The conventional wisdom with entrepreneurship is that you need to be ready to weather tough times. Depending on which numbers you review, you'll find that anywhere up to 75 percent of all startups fail
It's easy to write off of these failures as the work of people who didn't know what they were doing. But when you think about how all of these small company founders thought they had a brilliant idea at the start, the numbers become more troubling. Moreover, in many cases, talented people--investors, coders, designers, experienced executives, and advisors--agreed with them. Perhaps the most sobering thought of all is that sometimes they were right--they did have a very good idea, it just didn't work out.
Unfortunately, a clever idea isn't the only thing you need to start a successful business. Great timing, a stellar management team, and even dumb luck all come into play in determining whether your business will take off or stall out. While there's no one formula for success, taking a look at some past miscues can help give us an insight into why even brilliant ideas can fail as startups.
No matter how revolutionary or disruptive your idea is, you still need a team to execute it. As entrepreneur John Rampton says about his own failed startups, "Every great entrepreneur understands that he or she can't do everything."
No matter how talented you are or diverse your skill set, if you want to start a company, you're going to need some backup. However, putting together the makings of a formidable team is more complex than just finding the most talented people you can get for the money.
A team needs to work together, and different people have vastly different styles of communication. Visual thinkers can only process things if they see them hashed out on a page or whiteboard, whereas someone who is more verbal might think they explained the project perfectly clearly over the phone. These little miscommunications can add up over time, leading to serious dysfunction down the road.
The challenge, of course, is that the people with whom you get along aren't necessarily the people who have the skills necessary to make your idea work. While things at the office might be going well, if you can't turn your idea into something that actually delivers what it promises, you're going to have problems. Working to optimize a team's skills ensure they fit together is a tall order, and it's easy to understand why many people fall short.
This is one of the biggest fears that any entrepreneur has: they have a very good idea, but it solves a problem that people just don't have. Are you barking up the wrong tree? The only way to be sure is to talk to customers and thoroughly validate your market.
The classic Febreze story is perhaps instructive here. When Procter and Gamble researchers found a chemical compound that bonded with strong odors and eliminated them, they figured they had discovered a product that could generate an exciting new revenue stream. The marketers hired to lead the charge had reams of interviews with smokers, pet owners, and even one woman who worked in animal control whose house and car had always reeked of skunk. Time and again, these people told them that Febreze had changed their lives, and so an ad campaign was greenlighted highlighting the product's odor-removing properties. Sales, however, tanked.
As P&G's marketing team scrambled to figure out what was going wrong, they interviewed a woman whose house was clean and organized but reeked of her nine cats. Even though the smell was overpowering, she didn't seem to notice.
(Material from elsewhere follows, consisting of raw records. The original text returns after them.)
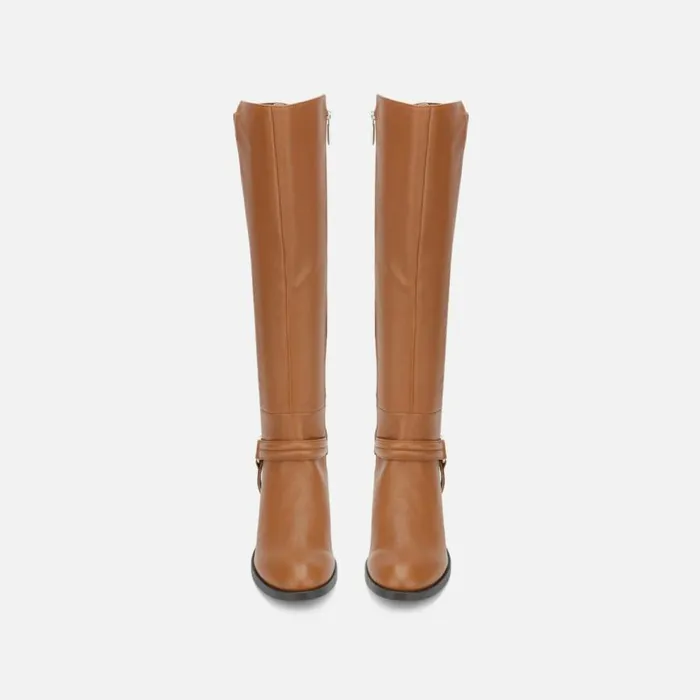 Kenneth Cole Levon Riding Boot Cognac Women Boots Booties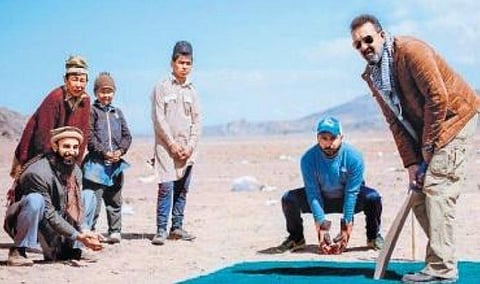 A scene from the movie Torbaaz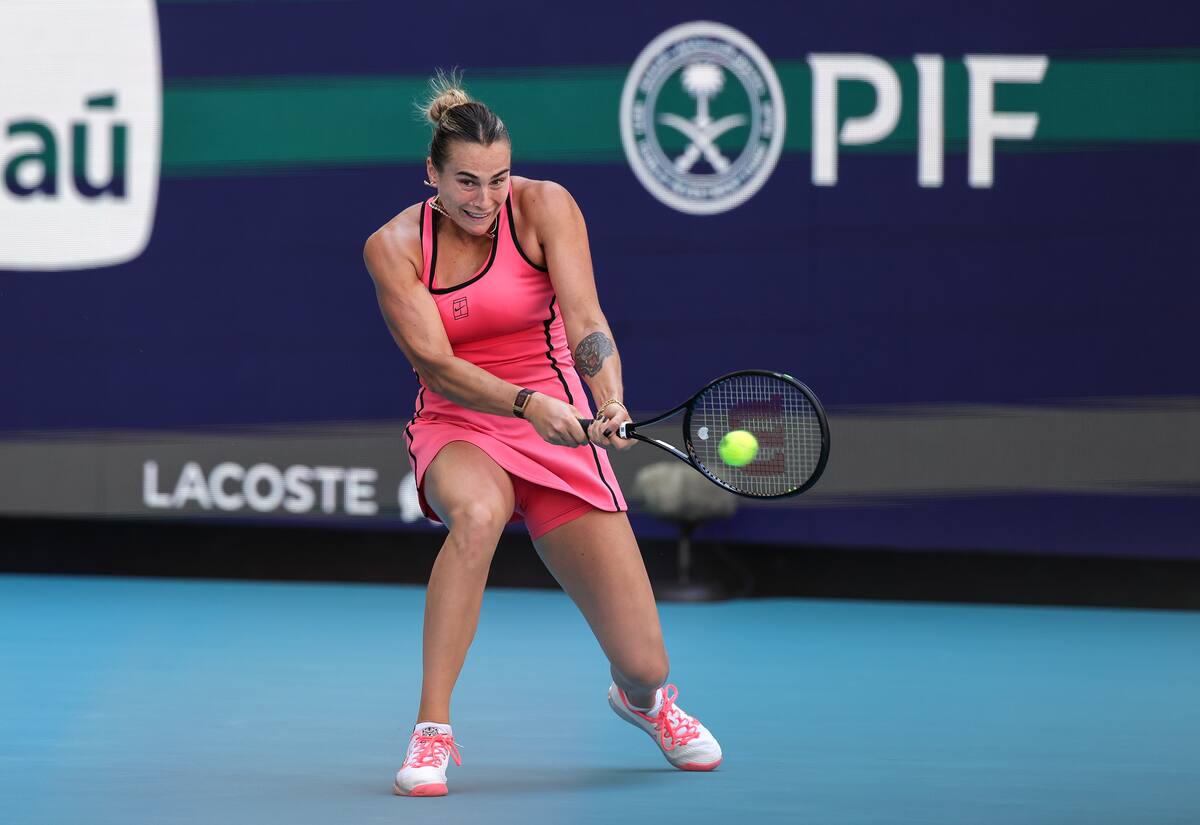 Aryna Sabalenka disputó una pareja final ante Coco Gauff en el Abierto de Miami. //Foto, EFE: CRISTOBAL HERRERA-ULASHKEVICH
The researchers came to the horrible realization that the people who needed their product the most couldn't tell they needed it. You get used to the smells around you, even if they're overwhelming to someone else--and nobody wants to admit that their home is smelly.
The marketers' fortunes turned around when they met another woman who used Febreze every day, at the end of her cleaning ritual. They realized that associating the product with the feeling of finishing tidying up, rather than smelling a bad smell, was the key to winning a permanent place on customers' shelves. Febreze sales are now upwards of a billion dollars a year. This just goes to show the importance of listening to the market research that surprises you--not just what confirms your biases.
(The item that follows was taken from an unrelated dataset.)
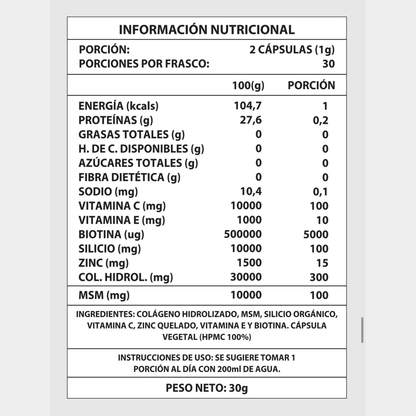Cabello, piel y uñas más fuertes - LashNova™ (2x1 Activo)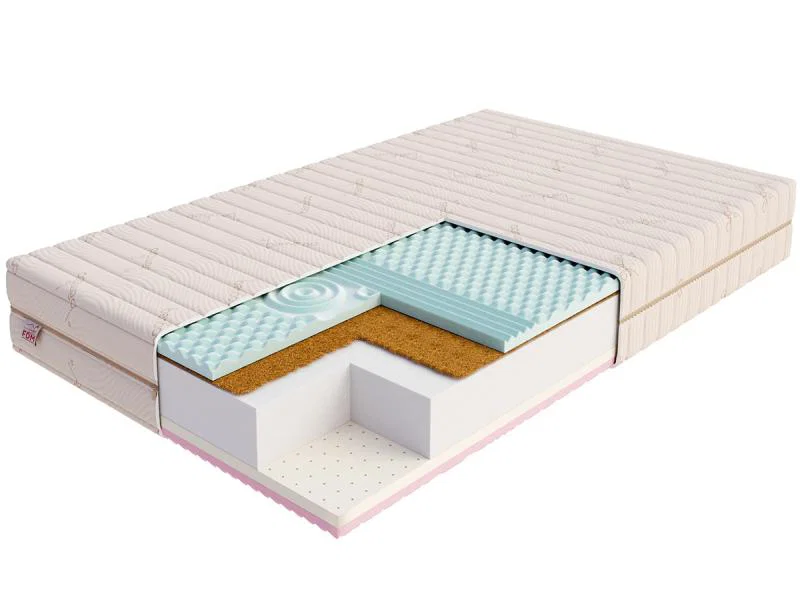 Ortopedický penový matrac s latexom RELAX Bamboo 21 cm – 100×200 cm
Since we're in the business of making money, maintaining adequate cash flow would seem like an obvious and avoidable problem. But you don't have to spend long looking up examples of failed startups from the dotcom era to find companies whose marketing strategy outpaced their capacity for growth.
My favorite example is Pets.com, which used investor dollars to make a Super Bowl ad, among many other tactics. The problem, however, was that even though they were correct that there is a huge market of pet owners looking to make their lives easier, the national shipping infrastructure hadn't yet become efficient enough to make money shipping heavy bags of food across the country. No matter what their growth numbers looked like, the basic ROI was going to be bad.
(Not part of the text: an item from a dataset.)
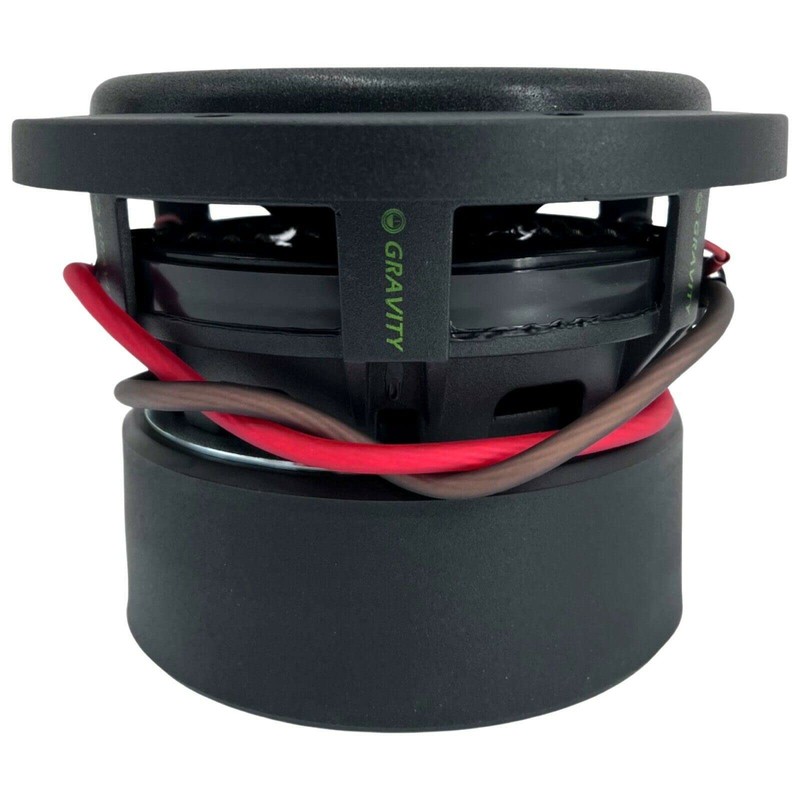 Gravity 1x 6.5 Inch 600 Watt Car Audio Subwoofer w/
Looking at angel or VC investment numbers in the millions can give you the impression that a great idea is all you need to get off the ground, but the reality is that fundraising is time-consuming. You need to pitch your idea over and over and over and still be ready to pick yourself up off the ground and try again if those pitches don't work out.
While you're waiting to score a big check, it can be tempting to make a marketing splash to feel like you're winning the brand game. Tactics like that can work, but not planning for unforeseen expenses can leave you with an impressive brand image, but not enough cash in the bank to make payroll.
What You Can Do Right Now
Thomas Edison, Henry Ford, Elon Musk--the American dream of the brilliant inventor with a winning idea is alive and well. Unfortunately, a great idea isn't everything, and many startups fail even though their business model is proven to work. There are a few things you can do right now to avoid startup failure:
- Make sure your team has a balance of skills and compatibility.
- Keep talking to customers and look for information that goes against your expectations.
- Be honest about ROI and your potential for growth.
- Plan for the unexpected and manage your cash flow.